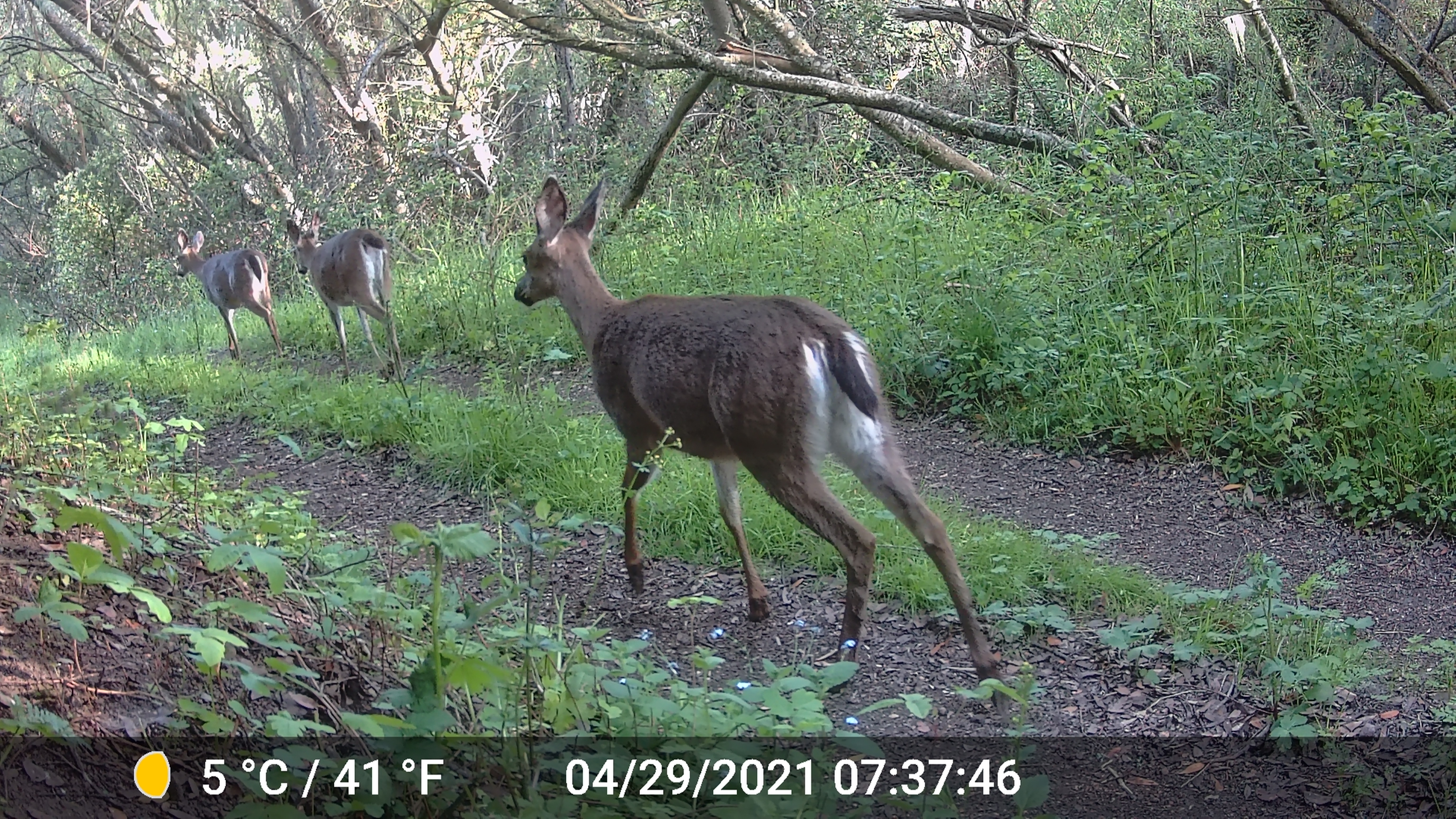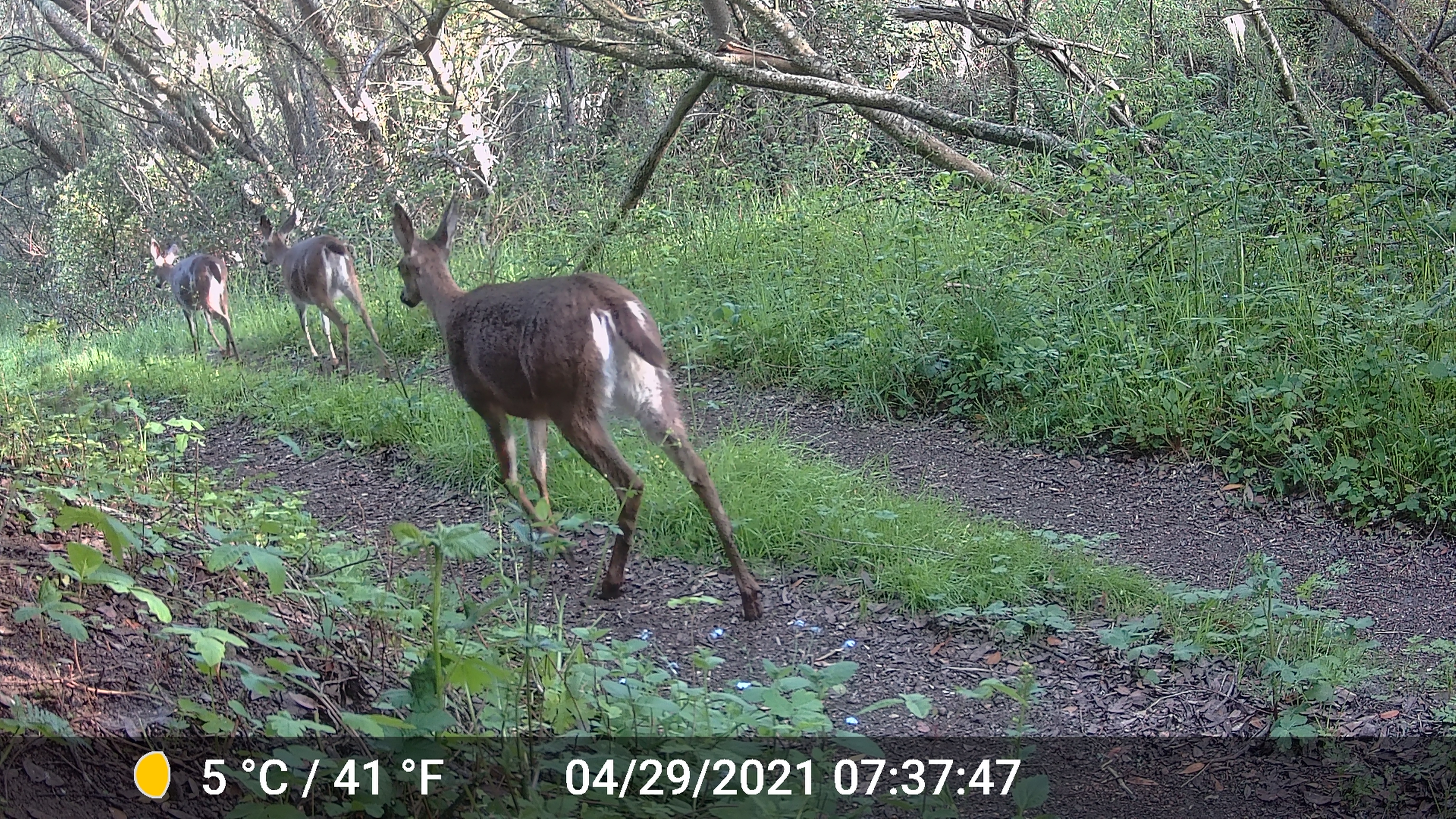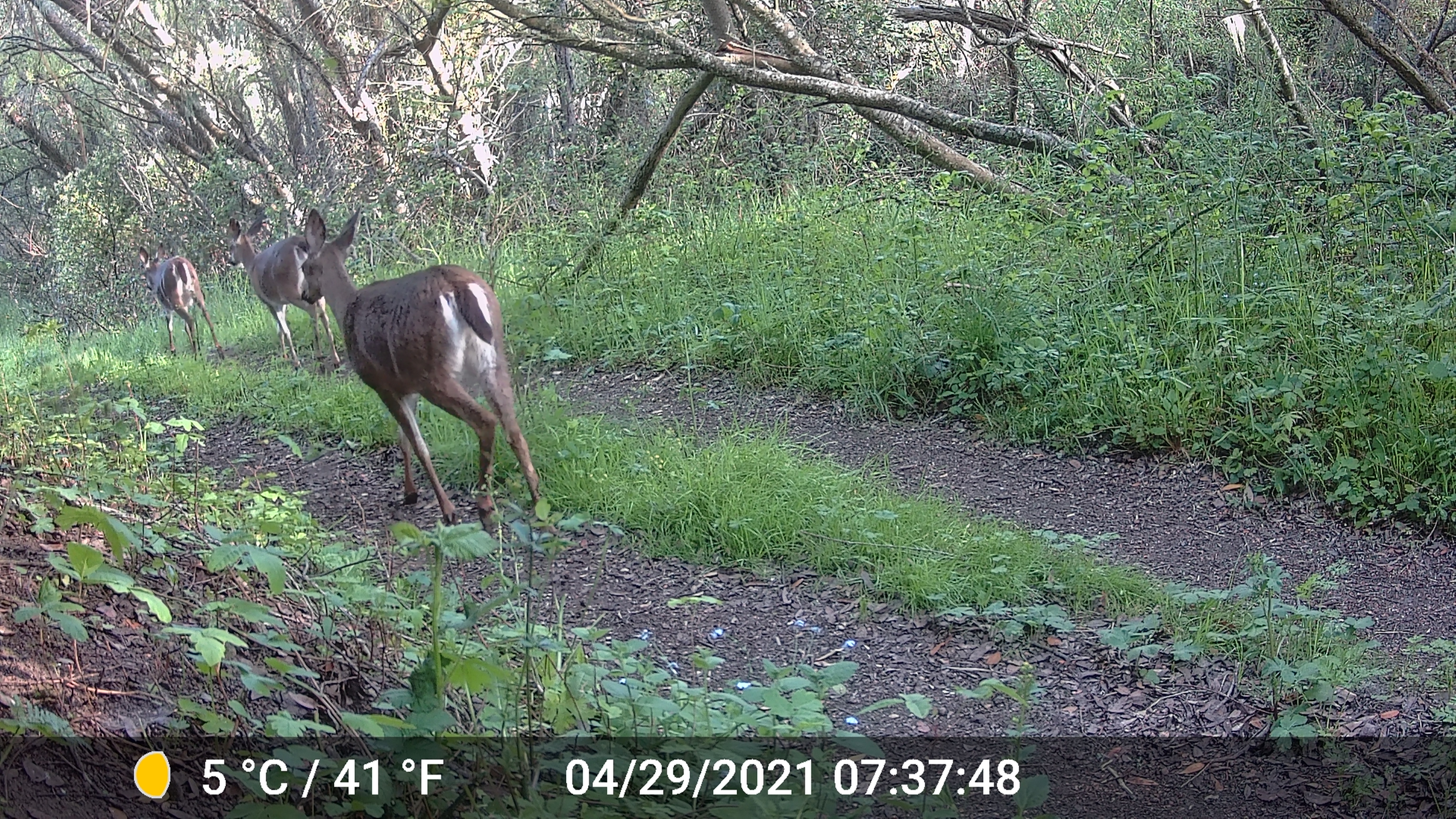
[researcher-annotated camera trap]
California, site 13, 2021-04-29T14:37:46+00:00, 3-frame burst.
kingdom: Animalia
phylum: Chordata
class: Mammalia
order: Artiodactyla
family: Cervidae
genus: Odocoileus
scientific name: Odocoileus hemionus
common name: mule deer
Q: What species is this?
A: Mule deer (Odocoileus hemionus).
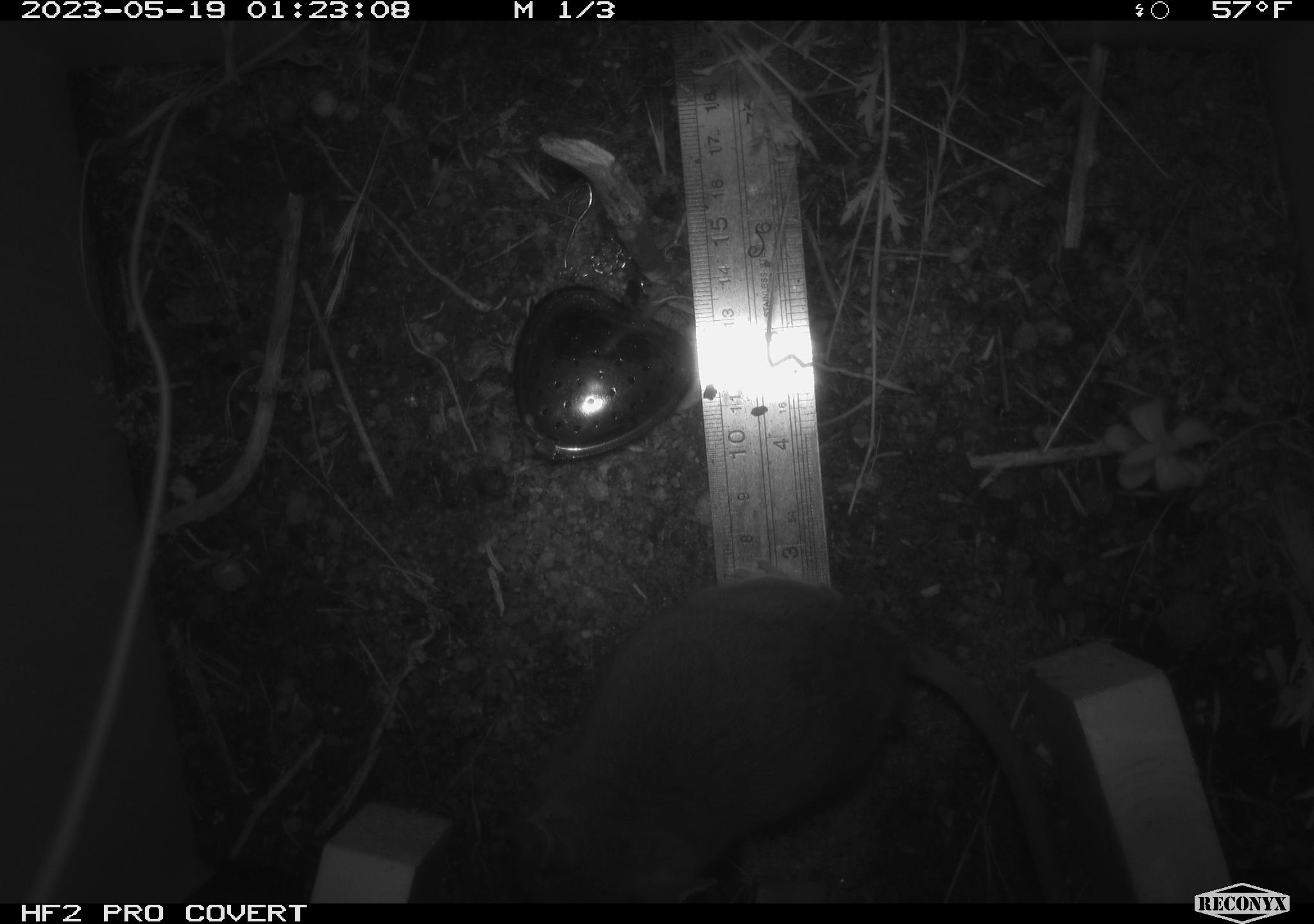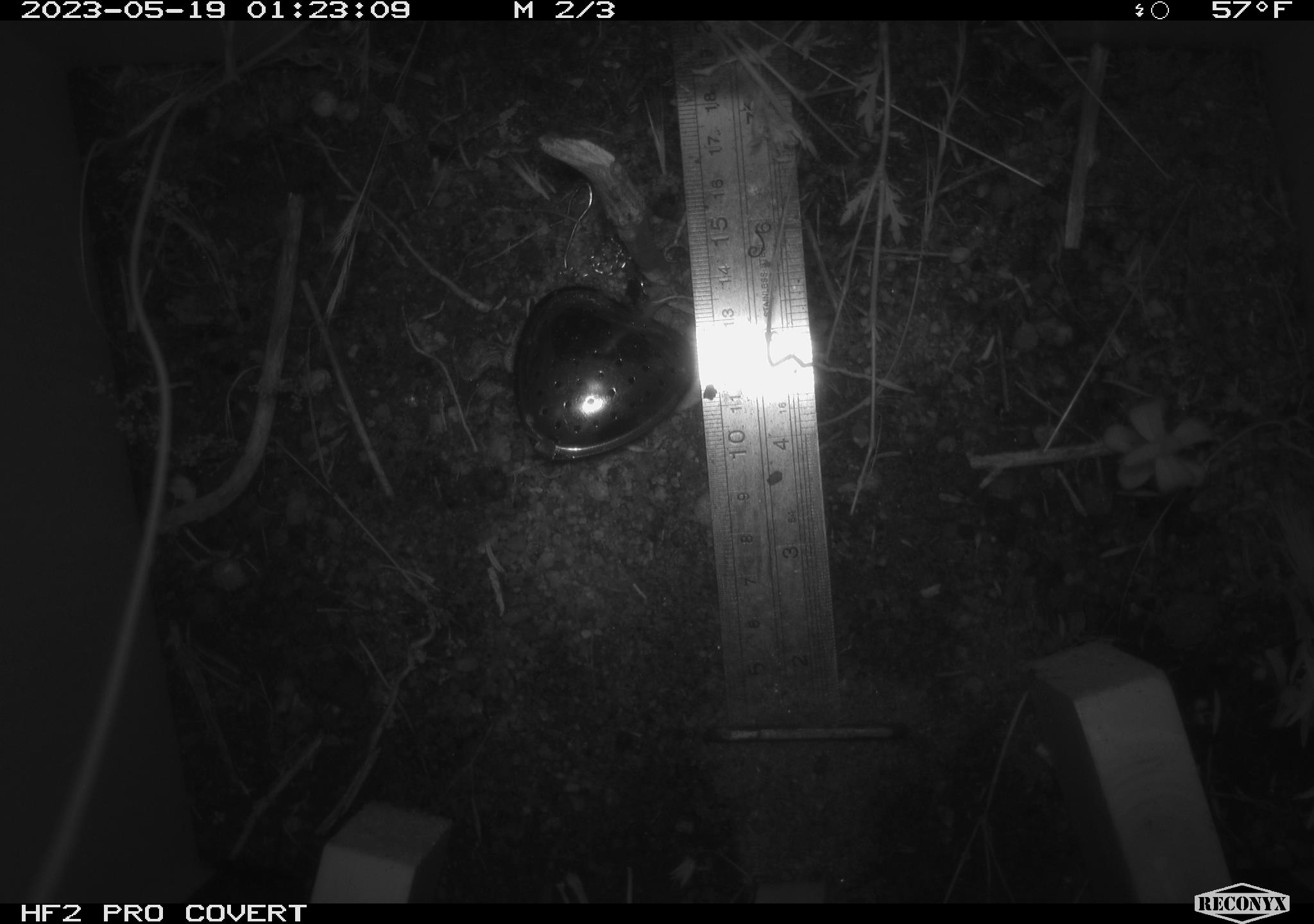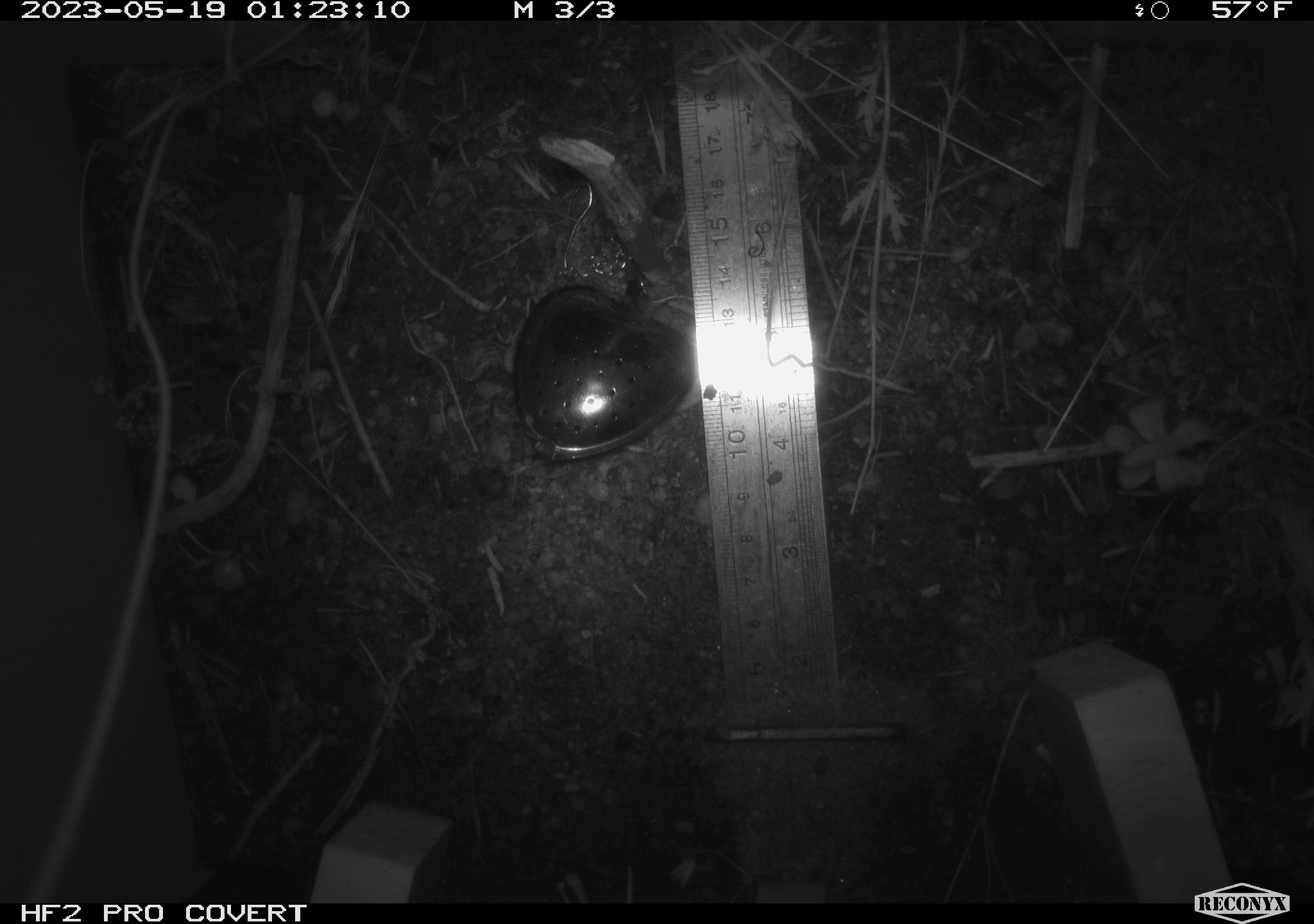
------------------------------------------------------------
_Directions_.
Each entry above is to be written out again unchanged, apart from the pictures, which are left out.

_Task answer_.
[researcher-annotated camera trap]
California, site 13, 2021-04-29T14:37:46+00:00, 3-frame burst.
kingdom: Animalia
phylum: Chordata
class: Mammalia
order: Artiodactyla
family: Cervidae
genus: Odocoileus
scientific name: Odocoileus hemionus
common name: mule deer
Q: What species is this?
A: Mule deer (Odocoileus hemionus).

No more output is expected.